Like many Texas spouses, you may have had an inkling for quite some time that your marriage was headed for divorce before you or your spouse actually filed paperwork. From the start, your main priority has been making sure your children’s best interests are the central focus of all child custody proceedings. As you near the time when you’ll be maintaining separate households as co-parents, you might be feeling stressed.
The last thing you need is to face confrontation every time you have to talk to your ex about a parenting issue. It’s not uncommon for spouses who divorce to have trouble getting along; it may have been a causal factor leading up to the divorce. As co-parents, however, if you don’t find a way to settle disagreements peacefully, you could be in for a lot of emotional stress and legal problems down the line.

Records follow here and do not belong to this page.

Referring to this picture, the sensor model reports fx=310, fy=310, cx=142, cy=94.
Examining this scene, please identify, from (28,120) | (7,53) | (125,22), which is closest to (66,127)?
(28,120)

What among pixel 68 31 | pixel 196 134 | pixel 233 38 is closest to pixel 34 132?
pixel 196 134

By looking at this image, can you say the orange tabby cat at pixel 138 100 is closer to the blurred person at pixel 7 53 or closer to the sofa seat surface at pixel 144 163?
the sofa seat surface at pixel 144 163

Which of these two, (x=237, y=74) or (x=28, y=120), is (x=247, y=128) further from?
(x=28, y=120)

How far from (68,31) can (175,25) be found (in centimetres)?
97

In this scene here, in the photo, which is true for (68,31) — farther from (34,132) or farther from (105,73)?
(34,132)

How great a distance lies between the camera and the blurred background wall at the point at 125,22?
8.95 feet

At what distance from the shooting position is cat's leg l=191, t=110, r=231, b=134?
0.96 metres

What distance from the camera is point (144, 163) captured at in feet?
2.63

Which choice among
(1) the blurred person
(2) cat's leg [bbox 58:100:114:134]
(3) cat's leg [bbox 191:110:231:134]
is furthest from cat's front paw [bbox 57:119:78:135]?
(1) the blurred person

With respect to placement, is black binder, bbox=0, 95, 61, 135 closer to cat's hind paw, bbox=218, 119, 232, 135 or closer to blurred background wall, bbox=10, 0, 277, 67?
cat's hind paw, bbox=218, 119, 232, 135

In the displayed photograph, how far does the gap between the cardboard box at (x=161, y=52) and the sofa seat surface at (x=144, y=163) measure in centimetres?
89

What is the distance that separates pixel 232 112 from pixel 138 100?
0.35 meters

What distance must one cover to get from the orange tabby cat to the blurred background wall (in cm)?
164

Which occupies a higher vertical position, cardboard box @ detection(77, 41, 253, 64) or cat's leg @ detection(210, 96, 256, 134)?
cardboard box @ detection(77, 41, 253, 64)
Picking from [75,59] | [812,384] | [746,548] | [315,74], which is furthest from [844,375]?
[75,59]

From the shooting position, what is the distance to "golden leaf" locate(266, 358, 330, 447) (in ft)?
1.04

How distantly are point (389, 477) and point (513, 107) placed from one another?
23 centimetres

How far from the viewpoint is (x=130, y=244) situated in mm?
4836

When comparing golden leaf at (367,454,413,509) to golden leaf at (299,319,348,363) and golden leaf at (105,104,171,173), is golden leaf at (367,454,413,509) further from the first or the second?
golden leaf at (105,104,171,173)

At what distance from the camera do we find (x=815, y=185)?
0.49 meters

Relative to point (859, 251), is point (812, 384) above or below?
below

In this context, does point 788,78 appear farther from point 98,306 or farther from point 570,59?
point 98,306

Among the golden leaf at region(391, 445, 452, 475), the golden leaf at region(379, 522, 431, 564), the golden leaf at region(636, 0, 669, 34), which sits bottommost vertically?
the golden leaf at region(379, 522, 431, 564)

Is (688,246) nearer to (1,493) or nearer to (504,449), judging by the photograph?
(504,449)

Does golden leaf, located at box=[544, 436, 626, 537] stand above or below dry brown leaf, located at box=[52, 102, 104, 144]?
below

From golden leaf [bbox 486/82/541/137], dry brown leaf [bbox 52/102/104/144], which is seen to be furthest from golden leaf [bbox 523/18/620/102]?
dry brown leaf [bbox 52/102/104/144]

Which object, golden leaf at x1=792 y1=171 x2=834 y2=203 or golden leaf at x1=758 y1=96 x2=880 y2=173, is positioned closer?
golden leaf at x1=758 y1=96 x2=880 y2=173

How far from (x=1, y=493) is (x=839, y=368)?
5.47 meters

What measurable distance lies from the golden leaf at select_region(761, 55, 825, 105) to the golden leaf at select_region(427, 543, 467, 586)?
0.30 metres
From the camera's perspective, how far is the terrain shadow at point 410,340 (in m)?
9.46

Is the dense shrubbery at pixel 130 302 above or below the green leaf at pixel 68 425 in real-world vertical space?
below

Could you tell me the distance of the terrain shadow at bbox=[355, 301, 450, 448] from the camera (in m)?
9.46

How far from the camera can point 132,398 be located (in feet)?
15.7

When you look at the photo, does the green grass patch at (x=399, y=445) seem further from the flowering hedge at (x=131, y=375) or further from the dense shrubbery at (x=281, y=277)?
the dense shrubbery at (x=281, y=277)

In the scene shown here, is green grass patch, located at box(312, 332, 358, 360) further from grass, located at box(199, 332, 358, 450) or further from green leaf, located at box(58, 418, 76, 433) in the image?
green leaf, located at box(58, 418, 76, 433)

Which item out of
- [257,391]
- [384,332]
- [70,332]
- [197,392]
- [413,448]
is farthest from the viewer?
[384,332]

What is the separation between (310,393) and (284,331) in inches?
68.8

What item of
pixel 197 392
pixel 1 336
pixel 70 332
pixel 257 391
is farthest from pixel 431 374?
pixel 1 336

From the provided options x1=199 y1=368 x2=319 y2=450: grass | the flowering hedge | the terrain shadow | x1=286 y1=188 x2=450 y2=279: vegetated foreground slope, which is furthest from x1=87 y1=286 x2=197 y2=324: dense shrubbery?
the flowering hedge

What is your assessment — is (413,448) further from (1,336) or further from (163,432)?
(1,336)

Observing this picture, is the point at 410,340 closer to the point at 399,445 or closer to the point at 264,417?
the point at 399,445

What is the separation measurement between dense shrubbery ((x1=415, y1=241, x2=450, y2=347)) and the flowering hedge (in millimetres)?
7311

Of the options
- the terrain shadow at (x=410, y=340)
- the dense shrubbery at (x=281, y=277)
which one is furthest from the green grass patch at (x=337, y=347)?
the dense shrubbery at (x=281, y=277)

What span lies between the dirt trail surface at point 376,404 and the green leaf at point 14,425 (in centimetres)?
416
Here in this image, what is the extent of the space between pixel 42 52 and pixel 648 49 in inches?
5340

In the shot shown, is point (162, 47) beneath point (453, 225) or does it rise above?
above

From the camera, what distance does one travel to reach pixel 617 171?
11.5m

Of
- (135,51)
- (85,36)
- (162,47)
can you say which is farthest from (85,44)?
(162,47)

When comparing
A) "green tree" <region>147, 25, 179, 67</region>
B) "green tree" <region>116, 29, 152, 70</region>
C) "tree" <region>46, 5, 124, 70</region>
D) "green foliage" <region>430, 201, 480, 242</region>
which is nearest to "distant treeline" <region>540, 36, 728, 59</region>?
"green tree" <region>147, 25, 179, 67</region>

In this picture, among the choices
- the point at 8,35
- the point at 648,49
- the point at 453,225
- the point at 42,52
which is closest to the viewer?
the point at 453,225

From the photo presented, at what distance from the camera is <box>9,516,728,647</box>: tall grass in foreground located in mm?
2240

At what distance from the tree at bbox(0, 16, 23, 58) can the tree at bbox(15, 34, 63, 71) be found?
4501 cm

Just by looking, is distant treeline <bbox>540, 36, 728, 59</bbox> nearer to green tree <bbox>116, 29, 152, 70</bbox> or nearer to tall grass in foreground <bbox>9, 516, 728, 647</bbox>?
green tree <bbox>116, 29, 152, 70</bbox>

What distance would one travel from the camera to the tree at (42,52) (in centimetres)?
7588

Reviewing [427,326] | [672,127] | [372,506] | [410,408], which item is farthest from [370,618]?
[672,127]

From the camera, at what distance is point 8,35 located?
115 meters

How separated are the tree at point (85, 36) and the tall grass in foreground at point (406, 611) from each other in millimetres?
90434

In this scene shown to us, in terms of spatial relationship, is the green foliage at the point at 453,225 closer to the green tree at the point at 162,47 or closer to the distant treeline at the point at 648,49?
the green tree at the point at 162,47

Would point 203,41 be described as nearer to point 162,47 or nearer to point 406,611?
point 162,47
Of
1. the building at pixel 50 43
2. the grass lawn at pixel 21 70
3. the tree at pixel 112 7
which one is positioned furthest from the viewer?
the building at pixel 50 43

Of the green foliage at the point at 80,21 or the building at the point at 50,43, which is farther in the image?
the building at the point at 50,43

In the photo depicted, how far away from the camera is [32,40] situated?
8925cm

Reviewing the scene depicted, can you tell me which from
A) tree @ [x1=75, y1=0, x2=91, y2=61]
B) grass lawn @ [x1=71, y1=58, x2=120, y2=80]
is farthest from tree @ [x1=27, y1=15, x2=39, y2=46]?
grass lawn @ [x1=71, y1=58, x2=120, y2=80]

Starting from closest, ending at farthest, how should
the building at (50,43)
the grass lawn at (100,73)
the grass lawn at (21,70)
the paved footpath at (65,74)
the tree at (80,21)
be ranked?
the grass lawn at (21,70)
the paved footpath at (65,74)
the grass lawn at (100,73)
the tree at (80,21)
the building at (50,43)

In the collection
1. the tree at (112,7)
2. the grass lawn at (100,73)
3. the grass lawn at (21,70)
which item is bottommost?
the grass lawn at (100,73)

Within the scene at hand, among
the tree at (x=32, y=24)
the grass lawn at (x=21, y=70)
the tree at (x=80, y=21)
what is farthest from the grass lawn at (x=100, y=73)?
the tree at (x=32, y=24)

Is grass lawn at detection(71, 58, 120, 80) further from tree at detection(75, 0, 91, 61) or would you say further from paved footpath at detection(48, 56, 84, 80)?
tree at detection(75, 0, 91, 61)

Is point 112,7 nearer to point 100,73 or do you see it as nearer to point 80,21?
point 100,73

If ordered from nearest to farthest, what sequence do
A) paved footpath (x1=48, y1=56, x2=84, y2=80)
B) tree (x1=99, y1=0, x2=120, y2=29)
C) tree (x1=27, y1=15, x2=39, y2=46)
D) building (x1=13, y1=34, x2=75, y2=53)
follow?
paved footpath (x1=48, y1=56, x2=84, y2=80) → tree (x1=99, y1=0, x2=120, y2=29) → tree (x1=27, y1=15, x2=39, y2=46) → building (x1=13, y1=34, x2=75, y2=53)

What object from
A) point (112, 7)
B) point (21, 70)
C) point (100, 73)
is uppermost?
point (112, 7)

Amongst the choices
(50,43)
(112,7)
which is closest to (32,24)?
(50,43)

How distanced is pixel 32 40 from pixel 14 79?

Tips to help you co-parent without fighting
You and your ex may have different parenting styles, and that’s okay. The trick is to find a way to work together as a team to keep stress to a minimum as you cope with divorce stress to a minimum as you cope with divorce and move on in life. The tips included in the following list may be helpful:
- Be flexible. As long as you are respectful toward each other and recognize the special role each other has in your children’s lives, you can compromise and cooperate as needed to keep the peace.
- It’s best to avoid making negative comments about each other, especially in front of your children. Discuss issues rather than make insulting comments about each other’s parenting decisions.
- Forgiveness goes a long way in a co-parenting relationship. Nobody is perfect, and you’re likelier to avoid nasty temper flares if you acknowledge that each of you is bound to make mistakes from time to time, but that doesn’t make you or your ex a bad parent.
- Agree on general rules of discipline for your kids. Your household need not run exactly like your ex’s, but if your children see you as a unified parenting team, they’ll understand that you are willing to back each other up when a problem arises.
- Get as much as you can in writing. You can execute a thorough and detailed co-parenting plan, which helps avoid confusion and disputes.
Texas parents who are married have disagreements about child-related issues just like divorced parents do. In your case, you can write the terms of your child agreement so that the court can approve it, and you will have an existing court order to guide you through your co-parenting journey. If an issue arises that you don’t feel equipped to handle on your own, you can tap into local resources for support.